Collected data entries

┌──

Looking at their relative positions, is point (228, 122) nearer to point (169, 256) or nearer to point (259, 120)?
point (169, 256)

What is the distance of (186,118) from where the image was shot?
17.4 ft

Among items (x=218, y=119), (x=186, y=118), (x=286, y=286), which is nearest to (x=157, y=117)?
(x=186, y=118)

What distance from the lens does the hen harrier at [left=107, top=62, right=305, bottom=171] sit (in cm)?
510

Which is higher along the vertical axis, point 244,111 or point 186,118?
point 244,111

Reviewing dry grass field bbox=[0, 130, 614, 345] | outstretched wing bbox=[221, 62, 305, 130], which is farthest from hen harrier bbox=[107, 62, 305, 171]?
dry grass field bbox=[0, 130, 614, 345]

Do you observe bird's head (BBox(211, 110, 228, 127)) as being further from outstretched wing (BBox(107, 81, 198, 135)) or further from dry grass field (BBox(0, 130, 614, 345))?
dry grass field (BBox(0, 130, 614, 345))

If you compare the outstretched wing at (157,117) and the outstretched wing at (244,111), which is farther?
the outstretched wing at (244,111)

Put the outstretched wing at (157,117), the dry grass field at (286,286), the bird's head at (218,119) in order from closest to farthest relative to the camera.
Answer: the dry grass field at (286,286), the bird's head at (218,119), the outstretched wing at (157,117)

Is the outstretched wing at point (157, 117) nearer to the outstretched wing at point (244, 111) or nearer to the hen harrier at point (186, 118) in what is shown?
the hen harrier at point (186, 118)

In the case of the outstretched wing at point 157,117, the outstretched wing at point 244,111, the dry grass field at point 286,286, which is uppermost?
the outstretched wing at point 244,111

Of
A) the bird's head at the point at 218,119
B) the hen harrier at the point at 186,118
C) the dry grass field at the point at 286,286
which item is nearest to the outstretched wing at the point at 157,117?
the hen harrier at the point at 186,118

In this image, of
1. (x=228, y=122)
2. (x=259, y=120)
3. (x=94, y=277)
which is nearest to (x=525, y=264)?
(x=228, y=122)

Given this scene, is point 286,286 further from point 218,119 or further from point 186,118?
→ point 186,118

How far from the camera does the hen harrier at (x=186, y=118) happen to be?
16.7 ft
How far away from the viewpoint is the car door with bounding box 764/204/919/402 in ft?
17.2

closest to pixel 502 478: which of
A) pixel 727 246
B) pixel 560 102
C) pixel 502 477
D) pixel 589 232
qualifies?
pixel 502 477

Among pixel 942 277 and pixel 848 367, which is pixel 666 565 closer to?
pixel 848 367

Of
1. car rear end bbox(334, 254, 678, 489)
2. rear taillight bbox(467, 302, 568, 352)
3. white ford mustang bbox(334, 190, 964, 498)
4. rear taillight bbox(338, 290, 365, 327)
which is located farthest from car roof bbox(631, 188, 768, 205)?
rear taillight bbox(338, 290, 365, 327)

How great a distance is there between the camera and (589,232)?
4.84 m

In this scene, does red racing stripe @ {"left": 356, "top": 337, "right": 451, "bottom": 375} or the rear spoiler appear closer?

└──

■ **WRITTEN EXERCISE**
Convert the rows into a Markdown table with the columns Number and Line, starting at the line that contains "In this image, of" and ending at the last line of the rows. Number each line in order and leave out blank lines.

■ **EXERCISE OUTPUT**
| Number | Line |
|---|---|
| 1 | In this image, of |
| 2 | 1. (x=228, y=122) |
| 3 | 2. (x=259, y=120) |
| 4 | 3. (x=94, y=277) |
| 5 | which is nearest to (x=525, y=264)? |
| 6 | (x=228, y=122) |
| 7 | Given this scene, is point 286,286 further from point 218,119 or further from point 186,118? |
| 8 | → point 186,118 |
| 9 | How far from the camera does the hen harrier at (x=186, y=118) happen to be? |
| 10 | 16.7 ft |
| 11 | How far away from the viewpoint is the car door with bounding box 764/204/919/402 in ft? |
| 12 | 17.2 |
| 13 | closest to pixel 502 478: which of |
| 14 | A) pixel 727 246 |
| 15 | B) pixel 560 102 |
| 16 | C) pixel 502 477 |
| 17 | D) pixel 589 232 |
| 18 | qualifies? |
| 19 | pixel 502 477 |
| 20 | Among pixel 942 277 and pixel 848 367, which is pixel 666 565 closer to? |
| 21 | pixel 848 367 |
| 22 | Of |
| 23 | 1. car rear end bbox(334, 254, 678, 489) |
| 24 | 2. rear taillight bbox(467, 302, 568, 352) |
| 25 | 3. white ford mustang bbox(334, 190, 964, 498) |
| 26 | 4. rear taillight bbox(338, 290, 365, 327) |
| 27 | which is located farthest from car roof bbox(631, 188, 768, 205)? |
| 28 | rear taillight bbox(338, 290, 365, 327) |
| 29 | How great a distance is there between the camera and (589,232)? |
| 30 | 4.84 m |
| 31 | In this scene, does red racing stripe @ {"left": 356, "top": 337, "right": 451, "bottom": 375} or the rear spoiler appear closer? |